Quotations

Famous Quotations

Sometimes it is difficult to be motivated and inspired to write a review, a persuasive formless essay, an article of reflexive investigation, etc. Plus, it can be difficult to find the right words that will better describe your ideas. DedicatedWriters.com is your top destination, since it provides students with an updated database of more than 150.000 quotations and proverbs of famous inventors, sportsmen, philosophers, artists, celebrities, businessmen, and the authors who certainly enriched and strengthen the world. This is perfect to become inspired and write book reports, essays, movie reviews, research papers, etc.

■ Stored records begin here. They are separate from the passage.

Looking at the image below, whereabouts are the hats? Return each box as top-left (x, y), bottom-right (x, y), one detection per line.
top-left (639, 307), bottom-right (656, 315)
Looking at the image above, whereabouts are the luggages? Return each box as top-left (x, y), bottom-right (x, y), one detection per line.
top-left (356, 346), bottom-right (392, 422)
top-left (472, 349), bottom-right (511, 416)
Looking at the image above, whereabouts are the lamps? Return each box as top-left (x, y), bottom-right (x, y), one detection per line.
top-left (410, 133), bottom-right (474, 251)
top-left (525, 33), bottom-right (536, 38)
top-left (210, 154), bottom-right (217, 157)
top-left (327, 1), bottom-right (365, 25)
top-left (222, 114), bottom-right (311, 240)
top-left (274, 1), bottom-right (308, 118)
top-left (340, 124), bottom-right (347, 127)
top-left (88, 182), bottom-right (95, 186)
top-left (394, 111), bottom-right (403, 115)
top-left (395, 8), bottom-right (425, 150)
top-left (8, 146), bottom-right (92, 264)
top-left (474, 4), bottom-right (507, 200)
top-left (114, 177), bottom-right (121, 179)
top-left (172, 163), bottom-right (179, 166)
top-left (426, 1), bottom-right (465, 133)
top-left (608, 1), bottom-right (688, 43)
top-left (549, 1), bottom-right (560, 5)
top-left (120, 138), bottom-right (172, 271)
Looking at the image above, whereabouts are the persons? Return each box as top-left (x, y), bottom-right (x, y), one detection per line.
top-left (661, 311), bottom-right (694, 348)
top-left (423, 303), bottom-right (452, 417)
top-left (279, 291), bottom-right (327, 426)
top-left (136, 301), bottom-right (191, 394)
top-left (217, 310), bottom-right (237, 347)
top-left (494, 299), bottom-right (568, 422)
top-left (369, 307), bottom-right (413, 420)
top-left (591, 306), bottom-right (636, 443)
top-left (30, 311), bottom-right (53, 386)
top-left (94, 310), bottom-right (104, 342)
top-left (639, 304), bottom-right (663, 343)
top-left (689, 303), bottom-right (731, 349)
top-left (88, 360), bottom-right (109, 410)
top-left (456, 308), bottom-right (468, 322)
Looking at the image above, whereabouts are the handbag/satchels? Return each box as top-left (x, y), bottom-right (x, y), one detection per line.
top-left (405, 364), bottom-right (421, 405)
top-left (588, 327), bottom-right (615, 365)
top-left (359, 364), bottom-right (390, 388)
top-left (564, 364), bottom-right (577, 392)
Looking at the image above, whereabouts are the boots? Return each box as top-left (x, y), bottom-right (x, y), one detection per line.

Try out our free search option and stay tuned.

Browse Keywords

(Click a letter to view the keywords)
A B C D E F G H I J K L M N O P Q
R
S T U V W X Y Z

reappear

«Friends, both the imaginary ones you build for yourself out of phrases taken from a living writer, or real ones from college, and relatives, despite all the waste of ceremony and fakery and the fact that out of an hour of conversation you may have only five minutes in which the old entente reappears, are the only real means for foreign ideas to enter your brain.»
«The nanny seemed to be extinct until 1975, when, like the coelacanth, she suddenly and unexpectedly reappeared in the shape of Margaret Thatcher.»
«HEART, n. An automatic, muscular blood-pump. Figuratively, this useful organ is said to be the esat of emotions and sentiments --a very pretty fancy which, however, is nothing but a survival of a once universal belief. It is now known that the sentiments and emotions reside in the stomach, being evolved from food by chemical action of the gastric fluid. The exact process by which a beefsteak becomes a feeling --tender or not, according to the age of the animal from which it was cut; the successive stages of elaboration through which a caviar sandwich is transmuted to a quaint fancy and reappears as a pungent epigram; the marvelous functional methods of converting a hard-boiled egg into religious contrition, or a cream-puff into a sigh of sensibility --these things have been patiently ascertained by M. Pasteur, and by him expounded with convincing lucidity. (See, also, my monograph, _The Essential Identity of the Spiritual Affections and Certain Intestinal Gases Freed in Digestion_ --4to, 687 pp.) In a scientific work entitled, I believe, _Delectatio Demonorum_ (John Camden Hotton, London, 1873) this view of the sentiments receives a striking illustration; and for further light consult Professor Dam's famous treatise on _Love as a Product of Alimentary Maceration_.»
«I never come back home with the same moral character I went out with; something or other becomes unsettled where I had achieved internal peace; some one or other of the things I had put to flight reappears on the scene.»
«In each age men of genius undertake the ascent. From below, the world follows them with their eyes. These men go up the mountain, enter the clouds, disappear, reappear, People watch them, mark them. They walk by the side of precipices. They daringly pursue their road. See them aloft, see them in the distance; they are but black specks. On they go. The road is uneven, its difficulties constant. At each step a wall, at each step a trap. As they rise the cold increases. They must make their ladder, cut the ice and walk on it., hewing the steps in haste. A storm is raging. Nevertheless they go forward in their madness. The air becomes difficult to breath. The abyss yawns below them. Some fall. Others stop and retrace their steps; there is a sad weariness. The bold ones continue. They are eyed by the eagles; the lightning plays about them: the hurricane is furious. No matter, they persevere.»